> [The request]
Return verbatim the run of lines that opens with the line holding "Of all the options" and closes with the last line of the records.

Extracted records
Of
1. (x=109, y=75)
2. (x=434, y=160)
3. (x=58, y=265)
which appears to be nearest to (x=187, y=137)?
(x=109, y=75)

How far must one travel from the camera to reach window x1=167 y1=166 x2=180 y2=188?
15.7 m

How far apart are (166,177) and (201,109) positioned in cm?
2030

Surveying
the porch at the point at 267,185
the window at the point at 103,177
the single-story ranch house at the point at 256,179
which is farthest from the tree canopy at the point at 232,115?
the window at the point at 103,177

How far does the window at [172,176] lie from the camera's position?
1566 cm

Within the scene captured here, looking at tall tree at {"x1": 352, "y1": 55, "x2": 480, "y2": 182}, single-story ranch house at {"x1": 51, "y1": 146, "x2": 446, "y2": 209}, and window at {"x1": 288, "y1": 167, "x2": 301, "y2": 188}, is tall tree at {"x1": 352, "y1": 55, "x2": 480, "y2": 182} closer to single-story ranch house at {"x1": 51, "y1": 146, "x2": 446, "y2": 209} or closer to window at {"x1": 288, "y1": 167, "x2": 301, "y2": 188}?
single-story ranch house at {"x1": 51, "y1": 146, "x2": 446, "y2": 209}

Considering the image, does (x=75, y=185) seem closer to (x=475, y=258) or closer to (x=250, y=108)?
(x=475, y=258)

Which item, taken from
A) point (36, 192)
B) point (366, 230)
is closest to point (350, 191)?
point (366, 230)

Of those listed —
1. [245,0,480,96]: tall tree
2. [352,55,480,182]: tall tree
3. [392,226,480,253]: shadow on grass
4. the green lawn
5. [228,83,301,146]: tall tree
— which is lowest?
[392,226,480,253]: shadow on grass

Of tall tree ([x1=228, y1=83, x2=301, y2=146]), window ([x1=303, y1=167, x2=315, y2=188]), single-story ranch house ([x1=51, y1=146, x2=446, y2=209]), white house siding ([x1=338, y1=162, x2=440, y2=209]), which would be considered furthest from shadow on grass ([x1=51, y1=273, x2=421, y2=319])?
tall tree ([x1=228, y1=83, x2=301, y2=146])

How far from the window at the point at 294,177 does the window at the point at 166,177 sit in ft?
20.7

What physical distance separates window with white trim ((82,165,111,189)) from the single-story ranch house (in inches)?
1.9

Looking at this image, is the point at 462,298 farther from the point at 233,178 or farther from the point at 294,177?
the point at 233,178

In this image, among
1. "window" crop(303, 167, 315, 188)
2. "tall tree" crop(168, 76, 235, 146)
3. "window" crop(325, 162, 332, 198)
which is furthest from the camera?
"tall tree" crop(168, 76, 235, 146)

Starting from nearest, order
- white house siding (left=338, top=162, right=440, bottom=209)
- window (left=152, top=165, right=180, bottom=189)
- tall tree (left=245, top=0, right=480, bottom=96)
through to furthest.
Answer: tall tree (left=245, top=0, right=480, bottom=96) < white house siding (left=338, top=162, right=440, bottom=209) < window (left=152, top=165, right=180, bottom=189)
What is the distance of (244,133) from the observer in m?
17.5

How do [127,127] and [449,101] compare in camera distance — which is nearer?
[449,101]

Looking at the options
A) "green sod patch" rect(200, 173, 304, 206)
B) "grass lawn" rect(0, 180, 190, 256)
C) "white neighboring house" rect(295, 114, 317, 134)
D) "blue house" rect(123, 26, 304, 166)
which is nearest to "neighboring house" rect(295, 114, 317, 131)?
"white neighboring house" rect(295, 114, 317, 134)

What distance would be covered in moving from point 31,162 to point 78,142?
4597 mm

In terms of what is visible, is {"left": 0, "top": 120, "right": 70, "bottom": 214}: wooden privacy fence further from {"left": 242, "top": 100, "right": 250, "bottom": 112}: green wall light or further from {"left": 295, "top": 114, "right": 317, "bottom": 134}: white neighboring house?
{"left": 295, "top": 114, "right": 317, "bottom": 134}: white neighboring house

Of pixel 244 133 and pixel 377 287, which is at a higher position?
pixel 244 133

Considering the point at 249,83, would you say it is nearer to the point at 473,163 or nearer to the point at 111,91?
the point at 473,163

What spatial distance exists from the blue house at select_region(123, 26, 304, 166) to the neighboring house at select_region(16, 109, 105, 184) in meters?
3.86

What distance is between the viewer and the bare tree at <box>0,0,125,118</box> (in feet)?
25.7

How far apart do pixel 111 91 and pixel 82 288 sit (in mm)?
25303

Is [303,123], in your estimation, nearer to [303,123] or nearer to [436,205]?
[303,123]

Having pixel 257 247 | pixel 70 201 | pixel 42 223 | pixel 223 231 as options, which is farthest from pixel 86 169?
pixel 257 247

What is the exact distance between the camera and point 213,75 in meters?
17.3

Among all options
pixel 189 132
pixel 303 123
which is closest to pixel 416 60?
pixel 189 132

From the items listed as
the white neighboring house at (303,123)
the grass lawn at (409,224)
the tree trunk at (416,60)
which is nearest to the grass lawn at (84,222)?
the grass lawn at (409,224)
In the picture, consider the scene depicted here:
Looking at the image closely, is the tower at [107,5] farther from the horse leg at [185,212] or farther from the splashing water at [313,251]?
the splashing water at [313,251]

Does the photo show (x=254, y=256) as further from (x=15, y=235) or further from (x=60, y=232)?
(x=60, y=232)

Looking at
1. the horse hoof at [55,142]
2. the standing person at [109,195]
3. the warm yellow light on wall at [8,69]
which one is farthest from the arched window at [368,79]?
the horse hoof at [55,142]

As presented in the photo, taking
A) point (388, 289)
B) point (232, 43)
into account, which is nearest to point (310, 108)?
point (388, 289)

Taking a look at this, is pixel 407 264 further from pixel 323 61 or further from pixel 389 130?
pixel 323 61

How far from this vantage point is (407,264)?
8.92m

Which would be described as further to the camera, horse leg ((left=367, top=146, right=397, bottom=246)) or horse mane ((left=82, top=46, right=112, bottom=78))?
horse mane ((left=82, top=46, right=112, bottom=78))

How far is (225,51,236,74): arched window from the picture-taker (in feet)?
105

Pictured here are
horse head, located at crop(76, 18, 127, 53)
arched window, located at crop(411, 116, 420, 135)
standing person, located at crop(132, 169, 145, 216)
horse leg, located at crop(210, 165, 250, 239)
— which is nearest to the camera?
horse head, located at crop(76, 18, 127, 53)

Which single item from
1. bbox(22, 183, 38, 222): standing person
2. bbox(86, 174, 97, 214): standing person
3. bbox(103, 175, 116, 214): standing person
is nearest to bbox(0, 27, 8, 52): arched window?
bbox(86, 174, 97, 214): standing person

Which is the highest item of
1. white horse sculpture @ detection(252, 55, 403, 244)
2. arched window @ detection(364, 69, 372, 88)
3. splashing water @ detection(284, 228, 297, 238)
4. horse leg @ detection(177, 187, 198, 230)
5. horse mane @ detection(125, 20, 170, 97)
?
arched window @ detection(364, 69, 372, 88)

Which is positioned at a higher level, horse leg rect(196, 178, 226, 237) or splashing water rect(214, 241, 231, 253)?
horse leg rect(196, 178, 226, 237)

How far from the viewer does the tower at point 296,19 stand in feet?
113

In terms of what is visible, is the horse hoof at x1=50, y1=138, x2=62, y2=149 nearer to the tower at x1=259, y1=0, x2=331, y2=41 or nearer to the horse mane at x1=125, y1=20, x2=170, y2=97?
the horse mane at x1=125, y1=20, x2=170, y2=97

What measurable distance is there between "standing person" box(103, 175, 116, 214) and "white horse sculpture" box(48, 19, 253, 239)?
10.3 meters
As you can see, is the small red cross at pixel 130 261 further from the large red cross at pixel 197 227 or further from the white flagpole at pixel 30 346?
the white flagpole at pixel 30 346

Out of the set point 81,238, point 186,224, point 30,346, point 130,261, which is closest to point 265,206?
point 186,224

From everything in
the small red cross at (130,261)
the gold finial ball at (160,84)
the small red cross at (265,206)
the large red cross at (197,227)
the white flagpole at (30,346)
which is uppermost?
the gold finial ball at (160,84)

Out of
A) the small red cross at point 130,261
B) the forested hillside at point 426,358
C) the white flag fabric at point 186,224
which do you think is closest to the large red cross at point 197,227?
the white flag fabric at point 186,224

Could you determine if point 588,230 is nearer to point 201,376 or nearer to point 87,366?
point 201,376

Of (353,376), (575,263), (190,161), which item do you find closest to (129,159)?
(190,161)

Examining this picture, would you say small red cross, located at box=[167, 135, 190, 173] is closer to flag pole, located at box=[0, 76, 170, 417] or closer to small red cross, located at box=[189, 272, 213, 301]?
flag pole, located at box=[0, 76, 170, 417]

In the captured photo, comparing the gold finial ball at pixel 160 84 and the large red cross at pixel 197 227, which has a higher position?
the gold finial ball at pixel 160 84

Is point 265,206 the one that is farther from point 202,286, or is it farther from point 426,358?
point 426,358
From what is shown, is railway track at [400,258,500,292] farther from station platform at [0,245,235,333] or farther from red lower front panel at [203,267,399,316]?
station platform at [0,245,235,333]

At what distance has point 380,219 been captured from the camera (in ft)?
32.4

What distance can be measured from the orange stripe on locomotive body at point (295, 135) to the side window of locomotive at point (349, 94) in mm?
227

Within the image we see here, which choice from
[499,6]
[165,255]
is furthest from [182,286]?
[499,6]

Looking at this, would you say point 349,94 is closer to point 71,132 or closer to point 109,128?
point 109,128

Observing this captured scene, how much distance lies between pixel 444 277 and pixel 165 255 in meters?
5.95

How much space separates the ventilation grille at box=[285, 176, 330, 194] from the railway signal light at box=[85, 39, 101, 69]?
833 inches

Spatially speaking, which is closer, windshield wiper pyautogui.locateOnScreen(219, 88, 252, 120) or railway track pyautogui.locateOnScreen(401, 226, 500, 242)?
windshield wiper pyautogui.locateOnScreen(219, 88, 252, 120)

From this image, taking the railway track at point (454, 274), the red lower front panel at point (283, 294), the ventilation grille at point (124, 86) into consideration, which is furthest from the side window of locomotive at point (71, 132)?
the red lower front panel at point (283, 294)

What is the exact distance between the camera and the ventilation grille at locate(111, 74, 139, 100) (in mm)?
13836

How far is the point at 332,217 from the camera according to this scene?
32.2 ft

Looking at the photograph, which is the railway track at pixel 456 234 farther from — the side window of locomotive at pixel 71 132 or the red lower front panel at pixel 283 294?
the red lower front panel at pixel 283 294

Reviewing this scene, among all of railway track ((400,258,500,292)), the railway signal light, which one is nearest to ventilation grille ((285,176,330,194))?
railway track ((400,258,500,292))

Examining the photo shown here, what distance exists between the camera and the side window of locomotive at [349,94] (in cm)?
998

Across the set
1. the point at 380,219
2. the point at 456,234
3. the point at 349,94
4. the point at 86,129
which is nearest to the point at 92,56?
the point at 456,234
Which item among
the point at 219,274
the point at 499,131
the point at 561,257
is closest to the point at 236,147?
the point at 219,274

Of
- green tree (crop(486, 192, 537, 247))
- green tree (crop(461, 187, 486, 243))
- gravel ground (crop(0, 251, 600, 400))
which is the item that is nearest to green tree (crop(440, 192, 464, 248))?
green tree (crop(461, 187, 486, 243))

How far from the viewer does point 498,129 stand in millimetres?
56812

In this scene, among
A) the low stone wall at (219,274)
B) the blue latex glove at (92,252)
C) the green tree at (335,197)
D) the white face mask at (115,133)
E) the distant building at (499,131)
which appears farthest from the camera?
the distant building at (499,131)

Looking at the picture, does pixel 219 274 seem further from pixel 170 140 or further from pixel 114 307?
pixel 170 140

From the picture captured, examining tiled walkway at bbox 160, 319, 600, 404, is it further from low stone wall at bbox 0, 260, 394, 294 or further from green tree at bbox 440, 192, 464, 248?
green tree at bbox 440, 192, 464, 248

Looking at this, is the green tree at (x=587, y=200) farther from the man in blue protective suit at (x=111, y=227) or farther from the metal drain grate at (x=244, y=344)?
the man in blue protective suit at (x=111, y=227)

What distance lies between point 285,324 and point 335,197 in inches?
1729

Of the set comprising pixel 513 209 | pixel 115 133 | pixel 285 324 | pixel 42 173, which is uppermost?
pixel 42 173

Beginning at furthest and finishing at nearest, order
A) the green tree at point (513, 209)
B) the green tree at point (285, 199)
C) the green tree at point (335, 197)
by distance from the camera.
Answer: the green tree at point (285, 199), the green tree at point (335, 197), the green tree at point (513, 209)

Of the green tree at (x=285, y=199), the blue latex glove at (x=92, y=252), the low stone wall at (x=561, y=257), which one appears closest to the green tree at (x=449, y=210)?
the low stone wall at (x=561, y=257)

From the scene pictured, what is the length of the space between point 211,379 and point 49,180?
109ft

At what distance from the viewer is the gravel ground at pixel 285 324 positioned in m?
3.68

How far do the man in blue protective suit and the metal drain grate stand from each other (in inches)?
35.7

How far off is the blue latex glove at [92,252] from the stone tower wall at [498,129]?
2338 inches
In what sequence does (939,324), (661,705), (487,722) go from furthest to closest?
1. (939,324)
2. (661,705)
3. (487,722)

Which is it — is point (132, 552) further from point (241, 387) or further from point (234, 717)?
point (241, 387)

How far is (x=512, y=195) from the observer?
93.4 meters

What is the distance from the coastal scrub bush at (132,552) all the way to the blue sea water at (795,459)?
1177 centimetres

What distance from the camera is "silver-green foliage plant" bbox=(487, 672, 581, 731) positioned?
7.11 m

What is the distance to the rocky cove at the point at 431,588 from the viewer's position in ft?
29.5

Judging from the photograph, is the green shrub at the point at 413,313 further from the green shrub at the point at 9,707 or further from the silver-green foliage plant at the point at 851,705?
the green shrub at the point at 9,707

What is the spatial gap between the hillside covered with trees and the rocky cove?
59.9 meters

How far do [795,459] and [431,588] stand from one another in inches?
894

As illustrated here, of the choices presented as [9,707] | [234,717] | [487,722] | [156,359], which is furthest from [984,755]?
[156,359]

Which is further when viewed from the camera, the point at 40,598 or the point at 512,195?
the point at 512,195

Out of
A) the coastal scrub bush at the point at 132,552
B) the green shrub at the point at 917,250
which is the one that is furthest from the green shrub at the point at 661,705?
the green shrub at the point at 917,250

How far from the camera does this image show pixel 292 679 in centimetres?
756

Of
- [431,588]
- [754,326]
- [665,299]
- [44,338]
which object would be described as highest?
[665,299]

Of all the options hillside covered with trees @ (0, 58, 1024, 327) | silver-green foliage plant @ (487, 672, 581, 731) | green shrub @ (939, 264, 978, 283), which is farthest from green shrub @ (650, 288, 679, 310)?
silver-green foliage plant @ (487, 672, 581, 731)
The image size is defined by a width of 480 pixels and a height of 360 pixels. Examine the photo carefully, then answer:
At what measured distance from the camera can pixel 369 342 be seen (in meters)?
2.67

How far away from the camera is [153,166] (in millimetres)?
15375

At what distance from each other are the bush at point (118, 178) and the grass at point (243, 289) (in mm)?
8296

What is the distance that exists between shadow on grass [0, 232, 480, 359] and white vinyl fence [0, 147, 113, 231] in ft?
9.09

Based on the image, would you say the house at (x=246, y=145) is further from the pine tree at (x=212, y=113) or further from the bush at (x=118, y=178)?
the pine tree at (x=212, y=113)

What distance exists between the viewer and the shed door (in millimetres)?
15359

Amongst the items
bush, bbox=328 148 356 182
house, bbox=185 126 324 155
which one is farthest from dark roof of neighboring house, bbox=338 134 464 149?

> [Output of the exercise]
Of all the options hillside covered with trees @ (0, 58, 1024, 327) | silver-green foliage plant @ (487, 672, 581, 731) | green shrub @ (939, 264, 978, 283), which is farthest from green shrub @ (650, 288, 679, 310)?
silver-green foliage plant @ (487, 672, 581, 731)
The image size is defined by a width of 480 pixels and a height of 360 pixels. Examine the photo carefully, then answer:
At what measured distance from the camera can pixel 369 342 be seen (in meters)?
2.67

How far away from the camera is [153,166] (in millimetres)?
15375

At what distance from each other are the bush at point (118, 178) and the grass at point (243, 289) (in mm)?
8296

What is the distance that exists between shadow on grass [0, 232, 480, 359] and white vinyl fence [0, 147, 113, 231] in ft?
9.09

Based on the image, would you say the house at (x=246, y=145) is further from the pine tree at (x=212, y=113) or further from the bush at (x=118, y=178)?
the pine tree at (x=212, y=113)

What distance exists between the viewer and the shed door (in millimetres)?
15359

Amongst the items
bush, bbox=328 148 356 182
house, bbox=185 126 324 155
which one is farthest from dark roof of neighboring house, bbox=338 134 464 149?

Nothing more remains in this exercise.